------ Records ------

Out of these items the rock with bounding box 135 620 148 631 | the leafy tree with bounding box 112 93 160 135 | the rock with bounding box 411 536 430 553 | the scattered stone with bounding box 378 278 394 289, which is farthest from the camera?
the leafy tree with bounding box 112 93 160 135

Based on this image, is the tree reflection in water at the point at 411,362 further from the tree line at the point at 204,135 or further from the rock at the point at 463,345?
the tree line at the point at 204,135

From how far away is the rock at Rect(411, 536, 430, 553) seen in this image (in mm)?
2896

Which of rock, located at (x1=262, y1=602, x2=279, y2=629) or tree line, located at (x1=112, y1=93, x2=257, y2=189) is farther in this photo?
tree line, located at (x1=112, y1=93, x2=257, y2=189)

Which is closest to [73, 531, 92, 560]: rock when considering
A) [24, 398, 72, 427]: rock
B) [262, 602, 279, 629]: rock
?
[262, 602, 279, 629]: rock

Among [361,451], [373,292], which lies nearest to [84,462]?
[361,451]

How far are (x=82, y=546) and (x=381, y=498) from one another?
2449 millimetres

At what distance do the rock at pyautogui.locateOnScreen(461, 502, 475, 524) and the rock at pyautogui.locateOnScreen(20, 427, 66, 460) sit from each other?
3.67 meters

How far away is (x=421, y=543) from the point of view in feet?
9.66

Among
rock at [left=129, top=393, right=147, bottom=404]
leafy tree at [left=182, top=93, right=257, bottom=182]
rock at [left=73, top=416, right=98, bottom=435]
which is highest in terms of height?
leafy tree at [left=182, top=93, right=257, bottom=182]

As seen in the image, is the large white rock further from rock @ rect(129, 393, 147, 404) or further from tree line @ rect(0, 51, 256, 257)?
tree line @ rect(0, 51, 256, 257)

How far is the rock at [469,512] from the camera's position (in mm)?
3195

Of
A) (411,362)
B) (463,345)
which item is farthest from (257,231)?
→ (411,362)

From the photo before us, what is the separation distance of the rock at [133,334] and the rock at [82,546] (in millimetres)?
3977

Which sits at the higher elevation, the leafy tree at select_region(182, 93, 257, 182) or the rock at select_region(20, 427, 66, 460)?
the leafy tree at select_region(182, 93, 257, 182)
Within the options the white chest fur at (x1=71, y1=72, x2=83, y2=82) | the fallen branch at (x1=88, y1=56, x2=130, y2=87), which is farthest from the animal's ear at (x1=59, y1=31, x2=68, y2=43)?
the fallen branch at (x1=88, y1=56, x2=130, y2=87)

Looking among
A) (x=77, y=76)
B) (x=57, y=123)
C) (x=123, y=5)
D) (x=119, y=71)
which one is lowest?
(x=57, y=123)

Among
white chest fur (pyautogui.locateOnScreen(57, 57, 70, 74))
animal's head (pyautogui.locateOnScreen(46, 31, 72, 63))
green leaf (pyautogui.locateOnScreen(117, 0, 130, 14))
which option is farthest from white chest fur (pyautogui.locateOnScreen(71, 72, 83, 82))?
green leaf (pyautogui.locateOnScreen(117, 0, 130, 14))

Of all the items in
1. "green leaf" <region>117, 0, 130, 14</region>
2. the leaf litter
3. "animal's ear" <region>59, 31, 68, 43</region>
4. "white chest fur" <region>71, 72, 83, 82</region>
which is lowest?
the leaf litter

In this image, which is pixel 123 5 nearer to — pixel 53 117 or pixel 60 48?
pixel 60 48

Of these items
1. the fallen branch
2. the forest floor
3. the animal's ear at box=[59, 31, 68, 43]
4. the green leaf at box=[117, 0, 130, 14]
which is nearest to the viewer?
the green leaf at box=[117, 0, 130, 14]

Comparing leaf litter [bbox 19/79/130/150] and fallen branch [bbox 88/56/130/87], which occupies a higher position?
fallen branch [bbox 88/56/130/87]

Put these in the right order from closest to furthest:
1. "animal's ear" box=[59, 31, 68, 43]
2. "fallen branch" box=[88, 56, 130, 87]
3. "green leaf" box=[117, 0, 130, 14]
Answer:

------

Objective :: Starting at the line that contains "In this image, which", copy each line exactly through the end of the listing above. Include that first line and the last one, and add nothing.

Task result ::
In this image, which is pixel 123 5 nearer to — pixel 53 117 or pixel 60 48?
pixel 60 48

Of these items
1. the fallen branch
2. the forest floor
3. the animal's ear at box=[59, 31, 68, 43]
4. the green leaf at box=[117, 0, 130, 14]
which is nearest to the viewer?
the green leaf at box=[117, 0, 130, 14]

Comparing leaf litter [bbox 19/79/130/150] and fallen branch [bbox 88/56/130/87], which occupies a higher position?
fallen branch [bbox 88/56/130/87]

Put these in the right order from closest to furthest:
1. "animal's ear" box=[59, 31, 68, 43]
2. "fallen branch" box=[88, 56, 130, 87]
3. "green leaf" box=[117, 0, 130, 14]
Answer:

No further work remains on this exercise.